Rio de Janeiro lights the world’s largest floating Christmas treeDecember 3, 2018
The largest floating Christmas tree in the world once again shone in Rio de Janeiro, Brazil, accompanied by a fireworks show and in the midst of a great expectation after his absence since 2015.
The tree, a metallic structure of 70 meters high and composed of 900,000 LED bulbs, was illuminated this Saturday, December 1 on the Laguna Rodrigo de Freitas, in the south zone of the city of Rio de Janeiro.
The floating tree of Rio de Janeiro, Brazil, accompanied by a pyrotechnic show that brought together thousands of people.
The last time this show took place was in 2015, the year in which a strong wind broke it in two to a week after the inauguration and forced its height to be reduced: it went from the traditional 85 meters to just over 50.
The opening ceremony was complemented with a fireworks show that lasted seven minutes and delighted the audience.
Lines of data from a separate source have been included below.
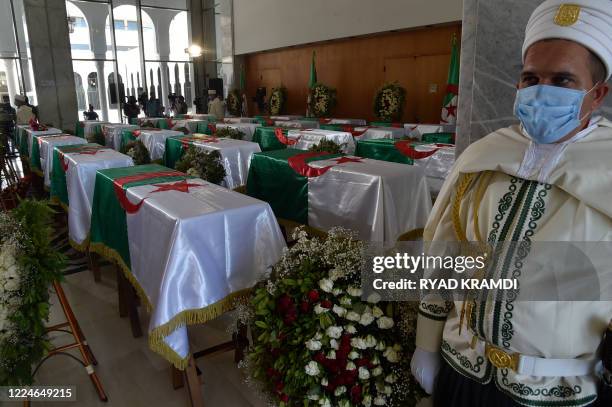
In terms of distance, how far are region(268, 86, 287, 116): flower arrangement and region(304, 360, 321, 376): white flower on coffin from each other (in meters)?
11.2

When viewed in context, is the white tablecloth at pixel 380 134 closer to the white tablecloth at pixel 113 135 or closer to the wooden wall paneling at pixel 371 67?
the wooden wall paneling at pixel 371 67

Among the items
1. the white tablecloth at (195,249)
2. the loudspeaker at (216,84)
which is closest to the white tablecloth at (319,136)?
the white tablecloth at (195,249)

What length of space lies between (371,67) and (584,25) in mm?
9359

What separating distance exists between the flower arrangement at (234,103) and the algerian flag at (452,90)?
23.4 ft

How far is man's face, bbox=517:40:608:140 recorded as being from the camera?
83cm

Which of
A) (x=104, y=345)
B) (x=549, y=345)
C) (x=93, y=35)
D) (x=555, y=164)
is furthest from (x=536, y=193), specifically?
(x=93, y=35)

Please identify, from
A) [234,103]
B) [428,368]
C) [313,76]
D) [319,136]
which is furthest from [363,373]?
[234,103]

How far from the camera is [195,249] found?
1961 mm

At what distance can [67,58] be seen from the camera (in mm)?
11812

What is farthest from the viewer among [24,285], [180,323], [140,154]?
[140,154]

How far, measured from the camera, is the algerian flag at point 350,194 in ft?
9.12

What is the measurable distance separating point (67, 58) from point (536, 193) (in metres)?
13.8

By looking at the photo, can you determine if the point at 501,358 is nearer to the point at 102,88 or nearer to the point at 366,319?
the point at 366,319

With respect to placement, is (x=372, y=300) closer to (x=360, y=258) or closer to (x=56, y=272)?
(x=360, y=258)
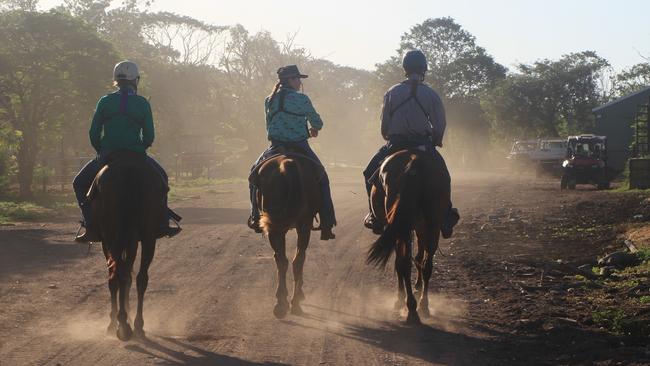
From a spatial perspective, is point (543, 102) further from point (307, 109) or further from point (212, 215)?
point (307, 109)

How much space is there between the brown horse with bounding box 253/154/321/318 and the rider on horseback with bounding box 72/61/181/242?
3.80 feet

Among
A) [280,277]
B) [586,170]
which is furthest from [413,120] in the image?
[586,170]

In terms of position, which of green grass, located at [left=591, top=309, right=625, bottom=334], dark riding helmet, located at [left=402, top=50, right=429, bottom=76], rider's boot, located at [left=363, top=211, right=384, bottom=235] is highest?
dark riding helmet, located at [left=402, top=50, right=429, bottom=76]

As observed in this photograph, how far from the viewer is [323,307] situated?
1025 cm

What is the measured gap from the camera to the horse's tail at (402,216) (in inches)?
362

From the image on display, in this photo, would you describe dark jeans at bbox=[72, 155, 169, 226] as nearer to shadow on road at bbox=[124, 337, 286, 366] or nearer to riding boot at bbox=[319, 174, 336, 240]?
shadow on road at bbox=[124, 337, 286, 366]

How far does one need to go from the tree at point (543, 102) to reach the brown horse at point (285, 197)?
72.3 metres

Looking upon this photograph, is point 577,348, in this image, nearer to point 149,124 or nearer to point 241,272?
point 149,124

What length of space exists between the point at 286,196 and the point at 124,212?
1.92 metres

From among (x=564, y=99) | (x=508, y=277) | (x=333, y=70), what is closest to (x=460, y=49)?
(x=564, y=99)

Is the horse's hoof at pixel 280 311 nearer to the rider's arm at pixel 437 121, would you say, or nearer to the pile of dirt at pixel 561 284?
the pile of dirt at pixel 561 284

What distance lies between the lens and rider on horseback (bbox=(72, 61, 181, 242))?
9211 millimetres

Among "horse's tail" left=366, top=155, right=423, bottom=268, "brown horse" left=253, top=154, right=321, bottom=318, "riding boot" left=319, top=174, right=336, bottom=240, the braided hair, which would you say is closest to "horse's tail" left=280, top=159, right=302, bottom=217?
"brown horse" left=253, top=154, right=321, bottom=318

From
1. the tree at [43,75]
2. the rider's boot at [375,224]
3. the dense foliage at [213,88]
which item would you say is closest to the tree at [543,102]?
the dense foliage at [213,88]
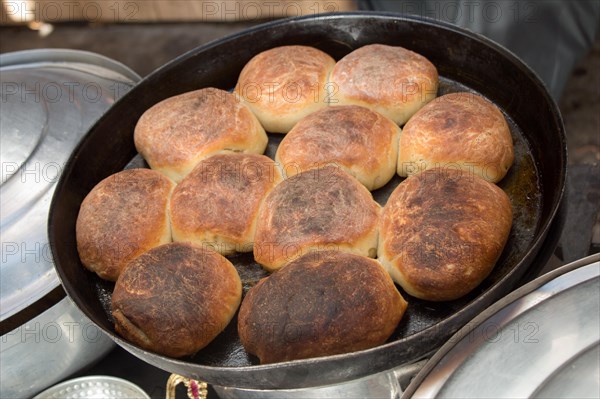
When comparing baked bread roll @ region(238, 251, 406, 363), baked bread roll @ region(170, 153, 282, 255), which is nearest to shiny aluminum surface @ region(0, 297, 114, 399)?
baked bread roll @ region(170, 153, 282, 255)

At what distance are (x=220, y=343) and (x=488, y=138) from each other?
3.18 ft

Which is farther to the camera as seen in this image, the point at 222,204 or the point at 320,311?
the point at 222,204

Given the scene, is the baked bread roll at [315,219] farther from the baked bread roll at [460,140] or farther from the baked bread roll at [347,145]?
the baked bread roll at [460,140]

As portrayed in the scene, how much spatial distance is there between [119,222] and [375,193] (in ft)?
2.61

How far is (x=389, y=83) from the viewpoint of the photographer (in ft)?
6.44

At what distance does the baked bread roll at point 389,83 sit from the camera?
196 cm

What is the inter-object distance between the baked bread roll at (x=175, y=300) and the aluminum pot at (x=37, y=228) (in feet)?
0.43

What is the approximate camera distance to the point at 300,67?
2053mm

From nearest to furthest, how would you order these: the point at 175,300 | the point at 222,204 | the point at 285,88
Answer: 1. the point at 175,300
2. the point at 222,204
3. the point at 285,88

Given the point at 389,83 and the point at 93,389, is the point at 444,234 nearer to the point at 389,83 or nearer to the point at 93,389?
the point at 389,83

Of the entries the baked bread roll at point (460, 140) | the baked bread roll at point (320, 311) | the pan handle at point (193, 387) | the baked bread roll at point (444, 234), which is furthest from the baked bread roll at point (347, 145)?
the pan handle at point (193, 387)

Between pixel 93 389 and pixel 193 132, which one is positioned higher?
pixel 193 132

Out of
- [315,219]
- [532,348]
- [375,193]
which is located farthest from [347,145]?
[532,348]

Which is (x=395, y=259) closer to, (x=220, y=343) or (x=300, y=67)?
(x=220, y=343)
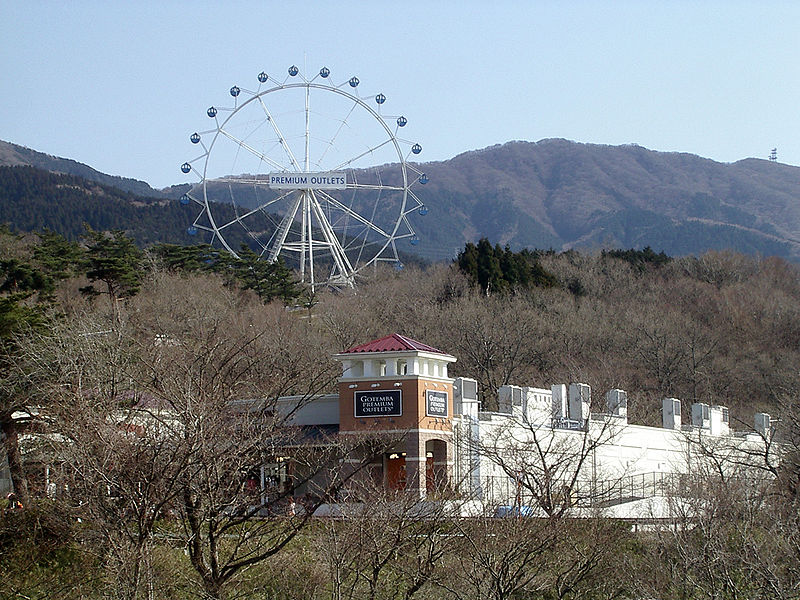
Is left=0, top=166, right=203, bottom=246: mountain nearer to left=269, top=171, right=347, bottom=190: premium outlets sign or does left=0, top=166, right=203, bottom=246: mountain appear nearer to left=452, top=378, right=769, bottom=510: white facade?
left=269, top=171, right=347, bottom=190: premium outlets sign

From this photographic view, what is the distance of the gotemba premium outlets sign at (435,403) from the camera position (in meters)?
33.2

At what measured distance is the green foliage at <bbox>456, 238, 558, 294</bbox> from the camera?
235 feet

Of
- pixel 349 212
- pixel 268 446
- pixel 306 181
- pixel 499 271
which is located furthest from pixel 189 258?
pixel 268 446

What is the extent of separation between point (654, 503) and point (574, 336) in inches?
1176

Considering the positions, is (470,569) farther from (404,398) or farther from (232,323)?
(232,323)

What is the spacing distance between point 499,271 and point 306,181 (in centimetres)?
1384

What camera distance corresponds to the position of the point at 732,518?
26.7m

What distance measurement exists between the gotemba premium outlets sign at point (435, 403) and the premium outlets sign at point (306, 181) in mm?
33185

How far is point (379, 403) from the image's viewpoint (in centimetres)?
3331

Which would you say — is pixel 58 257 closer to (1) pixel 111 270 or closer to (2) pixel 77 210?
(1) pixel 111 270

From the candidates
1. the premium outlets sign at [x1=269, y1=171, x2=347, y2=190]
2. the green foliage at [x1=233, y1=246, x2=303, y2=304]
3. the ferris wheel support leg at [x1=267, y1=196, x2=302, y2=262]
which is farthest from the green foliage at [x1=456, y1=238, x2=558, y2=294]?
the ferris wheel support leg at [x1=267, y1=196, x2=302, y2=262]

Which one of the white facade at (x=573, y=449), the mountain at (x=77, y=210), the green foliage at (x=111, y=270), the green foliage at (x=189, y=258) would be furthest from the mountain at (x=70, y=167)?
the white facade at (x=573, y=449)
The tree will be lit every night until next January 6. In parallel, during this period will be developed cultural activities in the surroundings, like concerts. There will be different Christmas decorations and a nearby gazebo, ideal for taking photos. For the joy of the kids, the weekends will be present Santa Claus.
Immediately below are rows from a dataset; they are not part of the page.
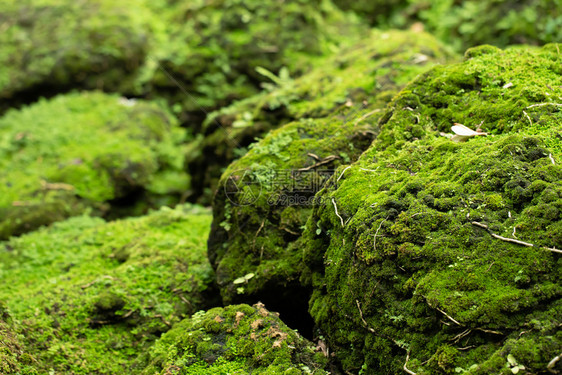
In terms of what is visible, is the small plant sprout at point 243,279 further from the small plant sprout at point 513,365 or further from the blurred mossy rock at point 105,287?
the small plant sprout at point 513,365

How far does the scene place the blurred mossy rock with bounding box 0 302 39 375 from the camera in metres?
3.99

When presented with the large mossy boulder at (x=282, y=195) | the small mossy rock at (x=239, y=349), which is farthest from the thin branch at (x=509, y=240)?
the large mossy boulder at (x=282, y=195)

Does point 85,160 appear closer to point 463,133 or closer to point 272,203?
point 272,203

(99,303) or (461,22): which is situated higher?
(461,22)

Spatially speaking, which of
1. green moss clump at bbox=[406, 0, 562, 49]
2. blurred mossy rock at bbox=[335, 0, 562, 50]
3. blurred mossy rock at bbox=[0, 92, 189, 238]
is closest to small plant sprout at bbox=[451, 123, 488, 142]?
blurred mossy rock at bbox=[335, 0, 562, 50]

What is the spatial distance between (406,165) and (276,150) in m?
1.89

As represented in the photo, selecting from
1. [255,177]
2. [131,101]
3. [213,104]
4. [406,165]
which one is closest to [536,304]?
[406,165]

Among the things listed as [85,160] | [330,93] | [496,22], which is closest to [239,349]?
[330,93]

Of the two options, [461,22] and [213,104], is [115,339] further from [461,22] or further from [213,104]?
[461,22]

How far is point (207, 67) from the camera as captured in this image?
10891 millimetres

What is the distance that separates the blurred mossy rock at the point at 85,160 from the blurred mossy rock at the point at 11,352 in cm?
397

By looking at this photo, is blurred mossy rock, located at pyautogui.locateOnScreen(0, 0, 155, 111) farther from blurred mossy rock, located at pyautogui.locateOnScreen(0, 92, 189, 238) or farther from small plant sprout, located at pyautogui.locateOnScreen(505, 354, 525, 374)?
small plant sprout, located at pyautogui.locateOnScreen(505, 354, 525, 374)

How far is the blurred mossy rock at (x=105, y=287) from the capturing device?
5.11 meters

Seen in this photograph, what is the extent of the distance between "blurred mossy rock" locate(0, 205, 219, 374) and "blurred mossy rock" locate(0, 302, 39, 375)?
0.24 m
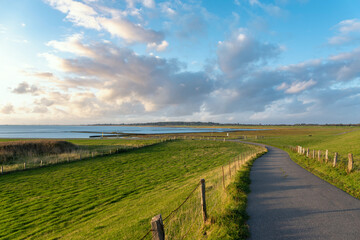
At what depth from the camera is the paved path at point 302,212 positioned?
6.91 m

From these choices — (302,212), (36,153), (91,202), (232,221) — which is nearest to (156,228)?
(232,221)

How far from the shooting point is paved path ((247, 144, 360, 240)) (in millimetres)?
6910

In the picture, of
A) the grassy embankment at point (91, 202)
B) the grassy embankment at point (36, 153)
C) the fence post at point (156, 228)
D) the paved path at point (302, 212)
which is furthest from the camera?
the grassy embankment at point (36, 153)

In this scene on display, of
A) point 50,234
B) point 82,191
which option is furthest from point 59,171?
point 50,234

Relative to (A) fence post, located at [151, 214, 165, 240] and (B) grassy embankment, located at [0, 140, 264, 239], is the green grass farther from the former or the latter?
(A) fence post, located at [151, 214, 165, 240]

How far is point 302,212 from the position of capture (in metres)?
8.70

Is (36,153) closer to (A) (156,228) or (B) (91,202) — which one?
(B) (91,202)

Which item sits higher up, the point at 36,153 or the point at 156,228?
the point at 156,228

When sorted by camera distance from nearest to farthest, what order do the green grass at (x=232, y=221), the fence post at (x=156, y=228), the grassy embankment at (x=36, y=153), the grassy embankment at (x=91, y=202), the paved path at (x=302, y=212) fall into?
the fence post at (x=156, y=228)
the green grass at (x=232, y=221)
the paved path at (x=302, y=212)
the grassy embankment at (x=91, y=202)
the grassy embankment at (x=36, y=153)

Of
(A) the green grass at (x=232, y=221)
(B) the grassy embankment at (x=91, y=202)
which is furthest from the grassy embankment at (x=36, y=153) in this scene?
(A) the green grass at (x=232, y=221)

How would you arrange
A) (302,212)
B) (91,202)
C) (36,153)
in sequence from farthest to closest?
(36,153)
(91,202)
(302,212)

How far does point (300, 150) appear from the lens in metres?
32.1

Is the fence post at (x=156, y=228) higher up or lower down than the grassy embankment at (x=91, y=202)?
higher up

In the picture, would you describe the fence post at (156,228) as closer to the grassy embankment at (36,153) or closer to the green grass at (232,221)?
the green grass at (232,221)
The tree, a metal structure 70 meters high and composed of 900,000 led bulbs, is located on the Rodrigo de Freitas Lagoon, in the south of Rio de Janeiro. EFE / Fernando Maia
According to the Mayor of Rio, this floating tree – the largest of its kind in the world, according to the Guinness Book of Records records – usually gathers 200,000 visitors throughout the Christmas holidays.
The last time the tree was seen was in 2015, when a strong wind broke it a few days after its inauguration. EFE / Fernando Maia
The mayor of Rio, Marcelo Crivella, said in a statement that the city “is facing challenges” and that the return of the floating tree It was possible thanks to the search for “partners in the private initiative”.
The state of Rio de Janeiro, whose greater part of its population is concentrated in the metropolitan region of its homonymous capital, crosses a serious economic crisis, aggravated by the multiple scandals of corruption, and security.
The wave of violence provoked that the president of Brazil, Michel Temer, decreed last February a federal intervention that left in the hands of the Armed Forces the control of public order.
The intervention will end on December 31 of this year and the president-elect, Jair Bolsonaro, who will assume as head of state a day later, has already announced that he will not extend said measure.